A democracia caracteriza-se, em termos práticos, pela dispersão e, através desta, pelo controlo do poder. Quanto mais efetiva for essa dispersão, mais efetivo será também o controlo, e melhor será a qualidade da democracia. O poder disperso por muitas mãos é, portanto, a mais importante característica da democracia e todos os itens que medem a qualidade democrática se relacionam, de uma maneira ou outra, com essa característica.
Por exemplo, um sistema onde os membros do Supremo Tribunal sejam nomeados pelo poder político e tenham um mandato vitalício (Estados Unidos) é menos democrático que outro onde os membros do Supremo Tribunal sejam nomeados por uma comissão independente do poder político e cujo mandato tenha prazo de validade (Dinamarca). Esta não é uma questão menor: a independência judicial está em causa nos Estados Unidos (Trump), mas é muito mais estável nos países escandinavos, os mais democráticos do mundo.
A qualidade das instituições democráticas, proporcionada pela dispersão do poder, corporiza, nos países escandinavos, três vantagens evidentes: dignidade de tratamento concedido aos mais desvaforecidos (presos, doentes mentais, idosos em fim de vida), corrupção limitada, e uma atitude pacífica nas relações internacionais. Além disso, há maior igualdade e coesão social: é normal os políticos escandinavos se deslocarem, nas cidades, em transportes públicos ou de bicicleta e não se considerarem acima dos cidadãos comuns. Por isso não se apegam ao poder.
Se isto acontecesse noutras paragens, indivíduos aparentemente afáveis e simpáticos — Hitler era vegetariano, adorava animais e tinha um feitio afável e paternal; Pol Pot era um simpático e cordial professor de História Francesa; Estaline era um indivíduo extremamente calmo e raramente gritava ou se irava — não se teriam transformado em ditadores sanguinários.

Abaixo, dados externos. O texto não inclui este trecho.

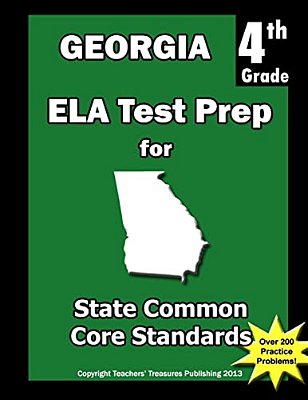 Georgia 4Th Grade Ela Test Prep: Common Core Learning Standards-..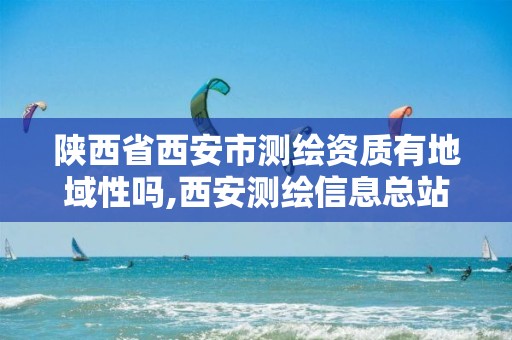 陕西省西安市测绘资质有地域性吗,西安测绘信息总站。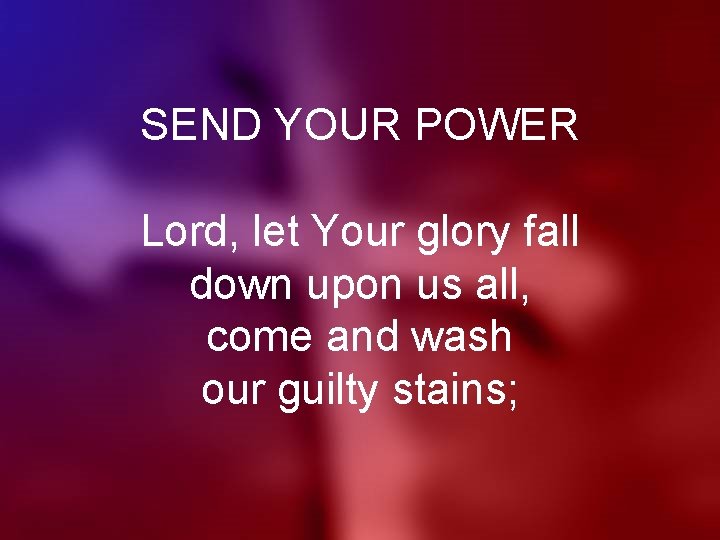 SEND YOUR POWER Lord, let Your glory fall down upon us all, come and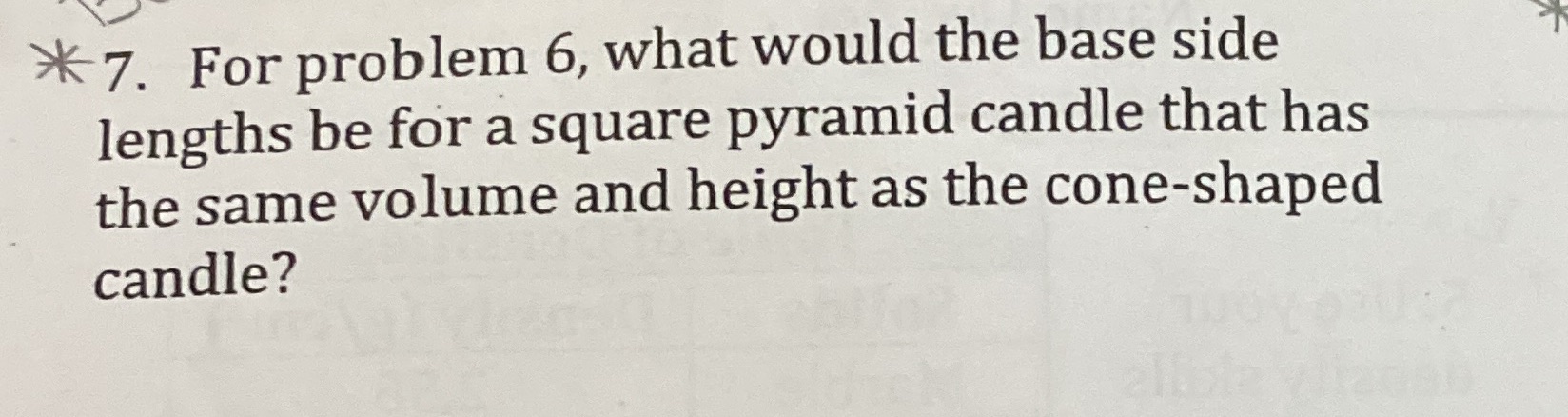 *7. For problem 6, what would the base side lengths be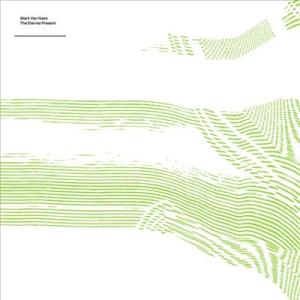 Mark Van Hoen The Eternal Present LP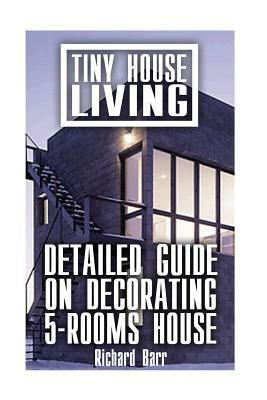 Tiny House Living: Detailed Guide On Decorating 5-Rooms House by Richard Barr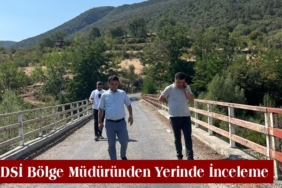 DSİ Bölge Müdüründen Yerinde İnceleme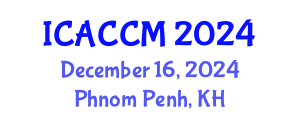 International Conference on Anesthesiology and Critical Care Medicine (ICACCM) December 16, 2024 - Phnom Penh, Cambodia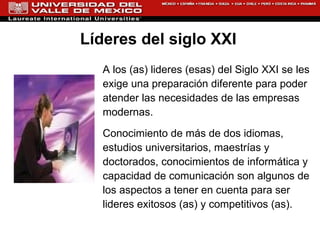 A los (as) lideres (esas) del Siglo XXI se les exige una preparación diferente para poder atender las necesidades de las empresas modernas.  Conocimiento de más de dos idiomas, estudios universitarios, maestrías y doctorados, conocimientos de informática y capacidad de comunicación son algunos de los aspectos a tener en cuenta para ser lideres exitosos (as) y competitivos (as).  Líderes del siglo XXI  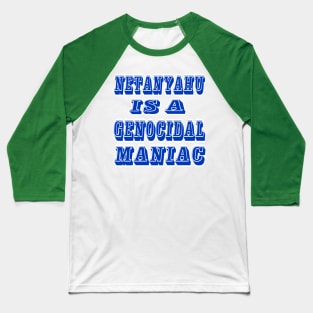 Netanyahu IS A Genocidal Maniac - Front Baseball T-Shirt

Todos eles teriam continuado a ser fofinhos, e milhões de seres humanos teriam sido poupados, se não tivessem tido a possibilidade de concentrar em si todo o poder.
O poder é um mal necessário. Só a sua dispersão pelo maior número de mãos possível pode impedir que cause demasiado dano. É para isso que se criou a democracia; é por isso que temos de zelar por ela.
Celebra-se amanhã o Dia Internacional da Democracia. Porém, num mundo onde 72% da população mundial vive sob regimes autocráticos1, o tempo é menos de celebração e mais de combate. Lutar pela democracia liberal é não só um dever cívico, mas também um ato de solidariedade e resistência.